Witek - syn Teresy Grigorowicz trafił do szpitala nad ranem. Akurat była zmiana personelu medycznego. Musieli czekać na korytarzu. - Witkowi pobrano krew do badań. Mój syn, choć zazwyczaj cierpliwy, był wtedy nie do poznania. Wydawało mi się, że zacznie krzyczeć z bólu - relacjonuje matka chłopca. "Mamo zawołaj doktora, pospiesz się" - prosił, zwijając się z bólu.
Lekarz, który wkrótce przyszedł stwierdził, że przyczyną boleści nie jest wyrostek robaczkowy. Obejrzał chłopca i zawyrokował, że wymaga hospitalizacji. - Postanowiłam zdjąć z syna wierzchnie ubranie - mówi Teresa Grogorowicz. - Chciałam, żeby jak najszybciej przyjęli go do szpitala i dali mu jakieś środki przeciwbólowe. W wewnętrznej kieszeni kurtki Witka, wśród innych szpargałów, znalazłam modlitwę i poprosiłam Witka, by ją przeczytał - opisuje. Chłopiec nie chciał jednak nawet na nią spojrzeć. Wyglądał bardzo źle.
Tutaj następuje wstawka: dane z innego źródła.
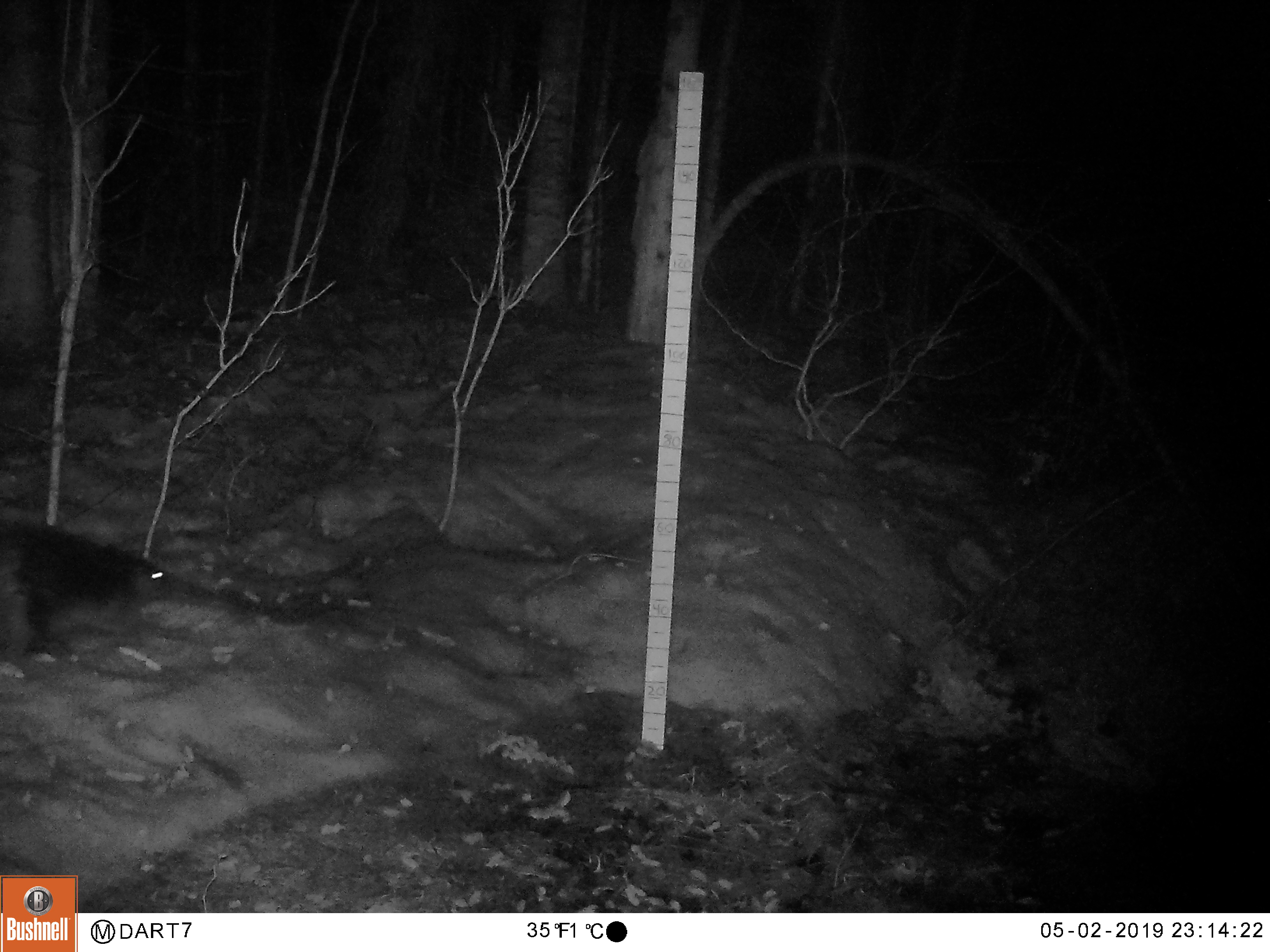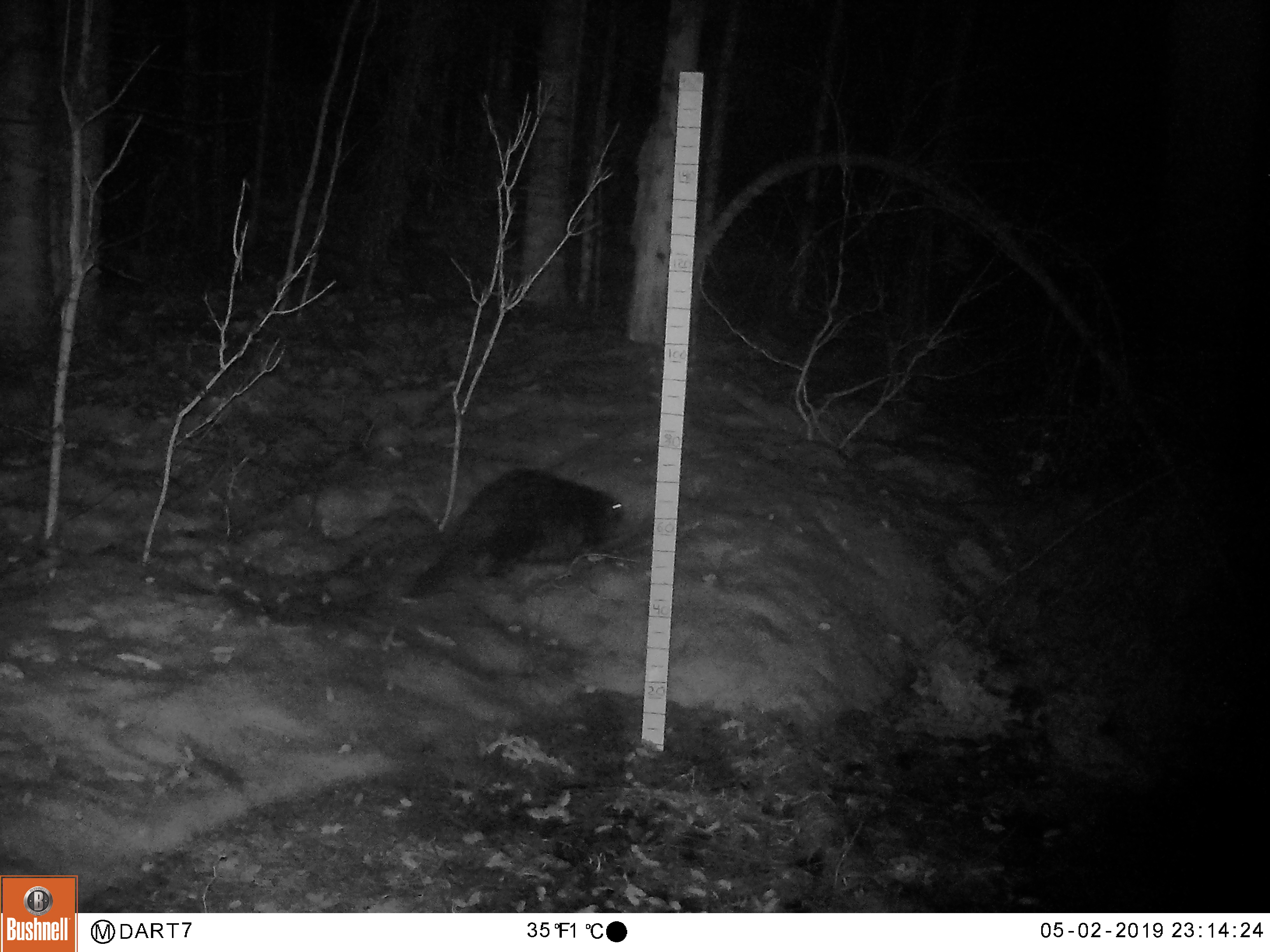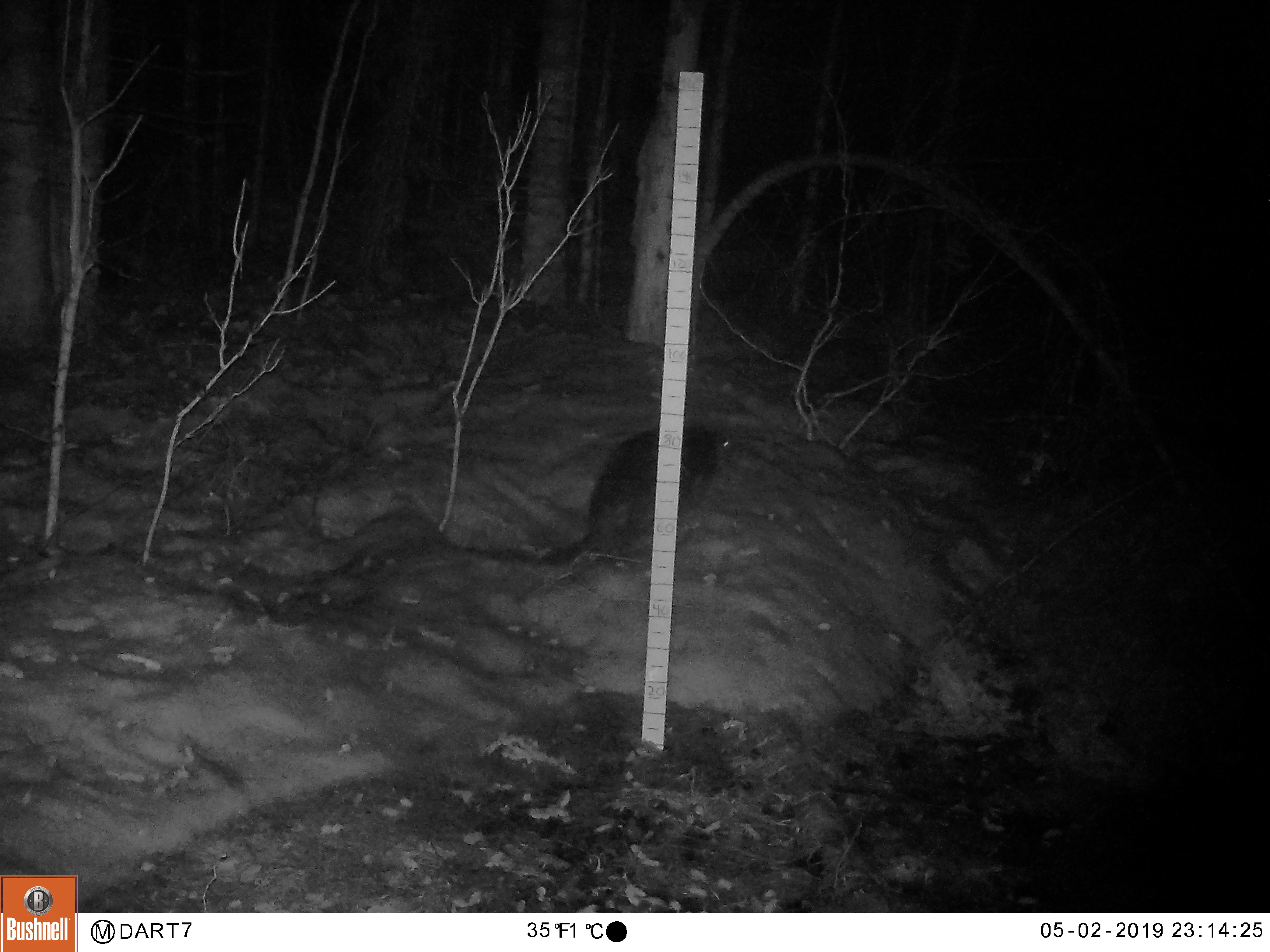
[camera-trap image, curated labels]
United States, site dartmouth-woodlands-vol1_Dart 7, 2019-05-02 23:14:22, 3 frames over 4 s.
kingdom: Animalia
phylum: Chordata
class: Mammalia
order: Rodentia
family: Erethizontidae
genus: Erethizon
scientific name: Erethizon dorsatum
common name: porcupine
- Pomodliłam się wtedy sama, może nawet nie przeżegnawszy się i nie wypowiadając modlitwy na głos - mówi Teresa Grigorowicz. Kobieta dobrze pamięta, co działo się chwilę później: - Wydarzyło się coś niezwykłego. Najpierw Witkowi zrobiło się bardzo zimno. Musiałam przykryć go swoim i jego ubraniem,. Za kilka minut stwierdził, że wszystko jest już dobrze: "Nic mnie nie boli" - powiedział uspokojony. Nalegałam jednak, żeby został w szpitalu i poddał się dokładniejszym badaniom.
Następnego dnia Witek opuścił szpital. Wyniki wszystkich badań były dobre. - Jestem pewna, a nawet i w tamtym momencie nie wątpiłam, że mój syn został uzdrowiony za wstawiennictwem o. Leona Jana Dehona, dzięki odmówionej przeze mnie modlitwie - twierdzi Teresa Grigorowicz.